(Extract to read begins)
Trying to understand: clang's side-effect warnings for typeid on a polymorphic object

Question

This question is not about how to avoid the described warning. (Store in a reference beforehand; Or use dynamic_cast instead of typeid)

I'm trying to understand why the warning exists in the first place. What is it trying to protect from?

Consider the following code example:

#include <memory>
#include <iostream>

struct A { virtual ~A() = default; };

struct B : A { };

A *get_pa() { 
    static A static_a{};
    return &static_a; 
}

int main() {
    std::shared_ptr<A> pa1 = std::make_shared<B>();
    A *pa2 = new B{};

    //1) warning: will be evaluated
    std::cout << typeid(*pa1).name() << '\n';         

    //2) okay
    std::cout << typeid(pa1.get()).name() << '\n';  
    
    //3) okay    
    std::cout << typeid(*pa2).name() << '\n';               

    //4) warning: will be evaluated
    std::cout << typeid(*new A{}).name() << '\n';
    
    //5) warning: will not be evaluated
    std::cout << typeid(new A{}).name() << '\n'; 

    //6) warning: will be evaluated
    std::cout << typeid(*get_pa()).name() << '\n';  

    //EDIT 1:
    //7) okay
    std::cout << typeid(get_pa()).name() << '\n';
}

Compile this code with clang and you'll get the following kind of warning:

warning: expression with side effects will be evaluated despite being used as an operand to 'typeid' [-Wpotentially-evaluated-expression]
    std::cout << typeid(*pa1).name() << '\n';
                        ^

I think I understand the general premise of that warning:

• typeid will actually evaluate the expression these cases, and we might not be aware of that.

• The expression involves a polymorphic reference. Even if its class doesn't cause any side-effects, classes that inherit from it might have side-effects.

• The expression *pa1, is equivalent to *pa1.get() which calls a function returning a pointer. We might not notice/consider the fact that the dereferencing is overloaded (We might've thought it was a raw pointer, or maybe the code originally used a raw pointer and was later changed to use a smart pointer)

All of the warned expressions take a pointer to A* and dereference it (except for example 5). How can dereferencing a pointer cause a side-effect? And why don't we get a warning for the expressions that don't dereference?

EDIT 2: Could you give an example of a class inheriting from A that would cause a side effect where it gives a warning it might happen, but not cause a side effect where it doesn't give such a warning? EDIT: Considering the answers & comments, the question in EDIT 2 is very likely a red herring, and the answer most likely involves value category rules and typeid rules, rather than directly involving polymorphism and its potential for overrides.

EDIT 3: Observations:

1. As examples 6 & 7 show. The compiler doesn't really care about the expression returning a pointer to a polymorphic object having a potential side effect, but rather, it cares about the dereferencing of it having a side effect.
(Extract to read ends)
(Dataset records begins)
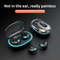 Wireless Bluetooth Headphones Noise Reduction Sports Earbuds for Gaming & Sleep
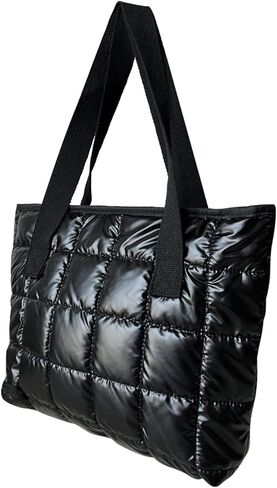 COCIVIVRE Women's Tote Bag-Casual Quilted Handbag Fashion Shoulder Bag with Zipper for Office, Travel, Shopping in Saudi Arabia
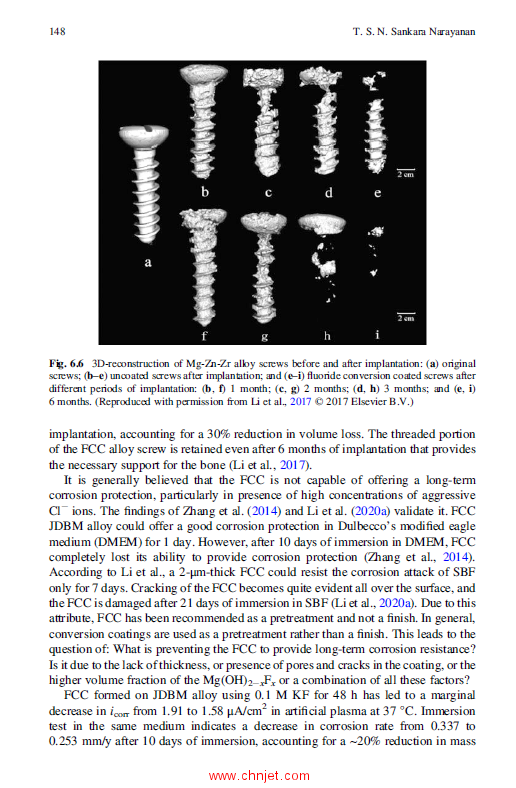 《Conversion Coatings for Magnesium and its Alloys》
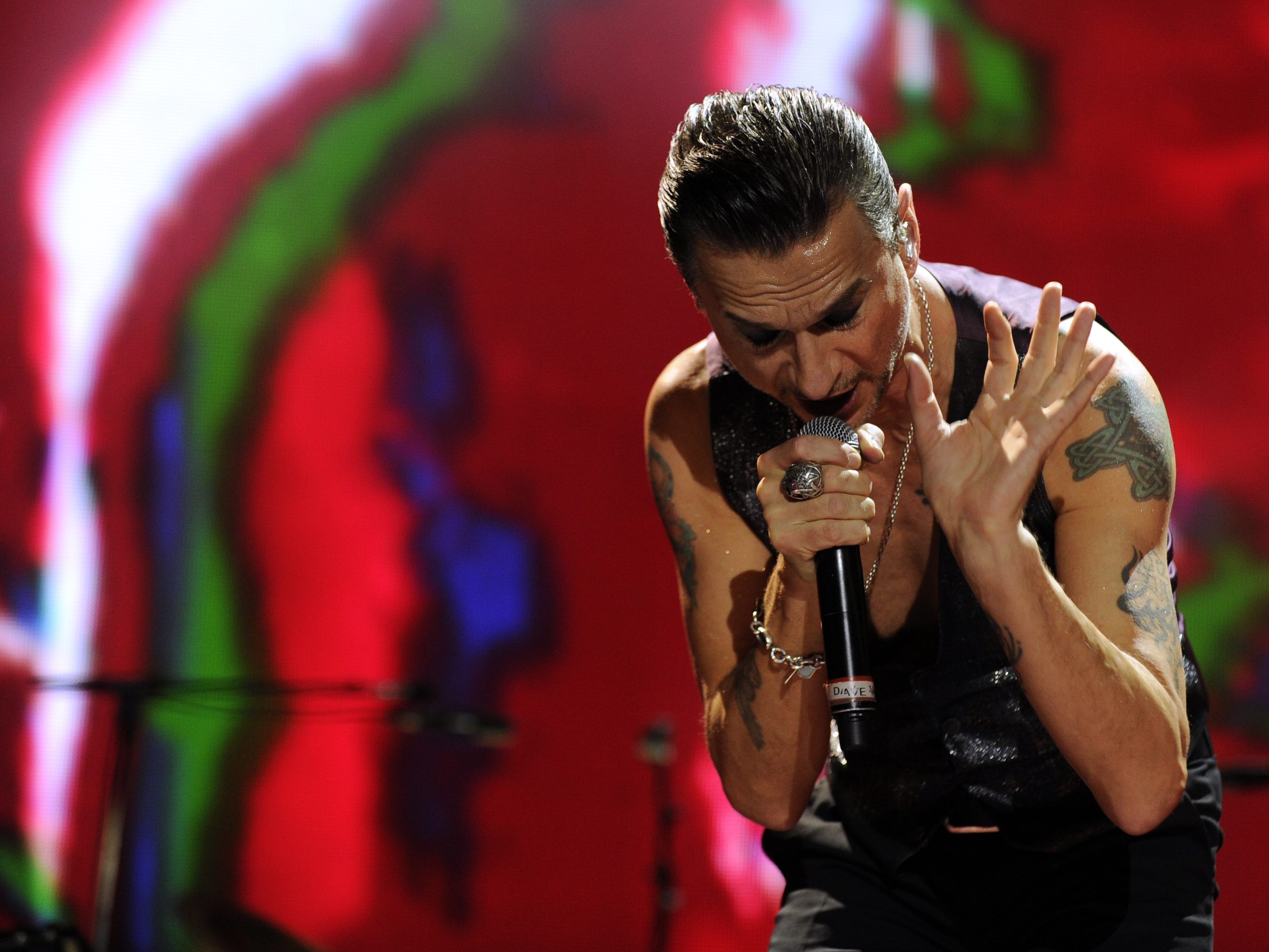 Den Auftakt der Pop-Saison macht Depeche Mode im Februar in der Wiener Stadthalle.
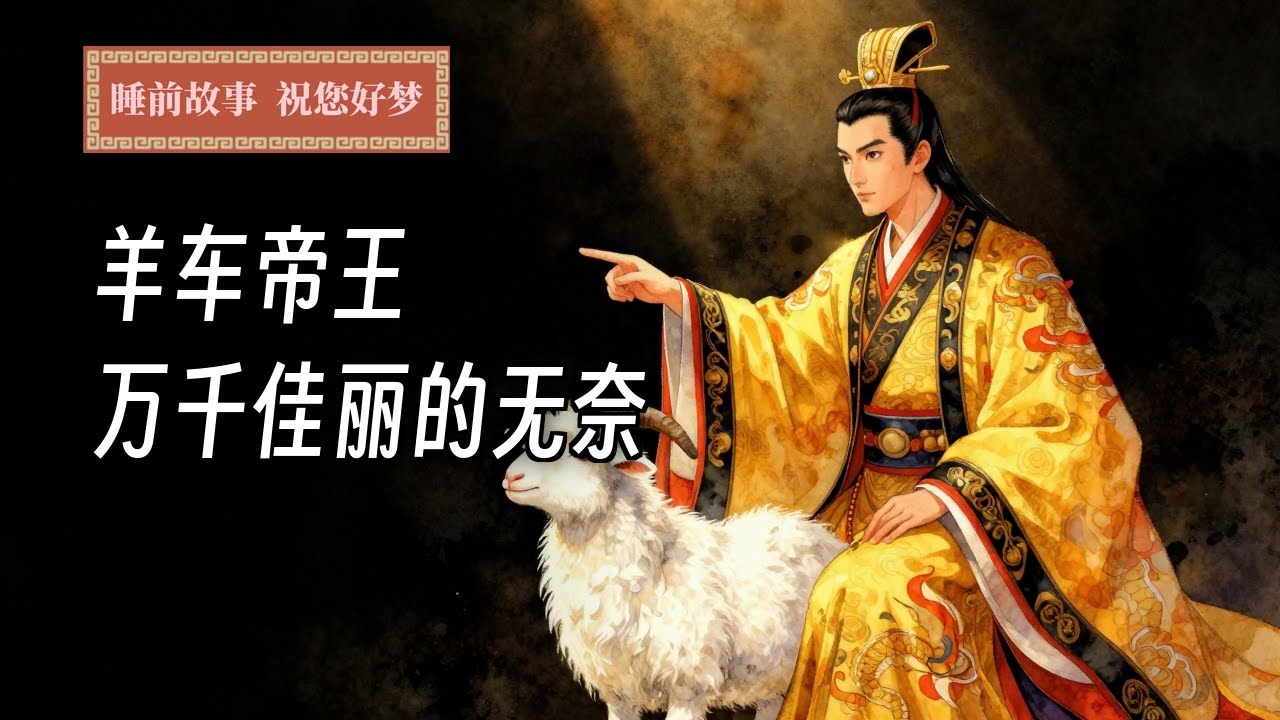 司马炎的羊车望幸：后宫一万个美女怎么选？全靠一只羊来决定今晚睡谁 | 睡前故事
(Dataset records ends)
(Dataset records begins)
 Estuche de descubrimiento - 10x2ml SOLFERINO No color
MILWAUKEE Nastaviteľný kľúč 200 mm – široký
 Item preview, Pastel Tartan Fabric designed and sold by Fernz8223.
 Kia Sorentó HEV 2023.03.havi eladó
(Dataset records ends)
Continue the thread on clang's side-effect warning for typeid from the point where it stops. The lines play no part in this.

2. Whether we dereference a pointer or a smart pointer doesn't seem to matter, so it doesn't seem to be about overriding the dereferencing operation.

3. If we make A non-polymorphic (remove the virtual destructor definition) it would not show the warning for evaluating with a potential side effect (it still shows the opposite warning for example 4,5) further emphasizing that the problem is not with an expression returning a pointer but with the dereferencing them.

4. and yet, example 3 seems to contradict the other observations, since if the problem was with dereferencing it, it shouldn't matter whether the pointer itself has a name or not.

5. Thus far any explanation of what we are being warned for, as well as when the compiler looks ahead to consider a warning and when it doesn't seems to be inconsistent.

Answer 1

You already explain the purpose of the warning correctly, so I will just go through the list to explain why it does or does not apply in each case:

//1) warning: will be evaluated
std::cout << typeid(*pa1).name() << '\n';

pa1 is not a pointer, it is a class type, a std::shared_ptr<A>. It is true that the dereferencing still doesn't have any side effect, but to determine that for sure the compiler would need to figure out what the overloaded operator* exactly does. Compiler's don't usually do such deeper analysis for warnings. That it still warns although it can't prove whether side effects are possible either way is a choice made by the compiler developers.

//2) okay
std::cout << typeid(pa1.get()).name() << '\n';

This one is okay because pa1.get() is a pointer type. It is not a polymorphic glvalue and therefore the expression will not be evaluated at all. typeid only evaluates the operand if it is a polymorphic glvalue, which is part of why one can easily get confused whether the operand will cause side effects. typeid(pa1.get()) is always A*, determined at compile-time.

//3) okay    
std::cout << typeid(*pa2).name() << '\n';     

This one is okay because you are really only dereferencing a pointer which, without having to look through other functions, is guaranteed not to have side effects.

//4) warning: will be evaluated
std::cout << typeid(*new A{}).name() << '\n';

This has a side effect because it allocates memory. The warning here is really useful, because *new A{} is going to lead to a guaranteed memory leak, so the side effect is definitively unintended.

//5) warning: will not be evaluated
std::cout << typeid(new A{}).name() << '\n'; 

As above new A{} evaluates to a pointer prvalue, not a polymorphic glvalue, so the expression won't be evaluated. But new A{} has a guaranteed side effect, so why would you have written it if you don't intent the side effect? Just A* would be fine and less prone to mistake.

//6) warning: will be evaluated
std::cout << typeid(*get_pa()).name() << '\n';

Again, the compiler is not likely to look through the get_pa call to determine whether it has side effects. In this case get_pa does have a side effect. It initializes the static variable. So in any case the warning is warranted.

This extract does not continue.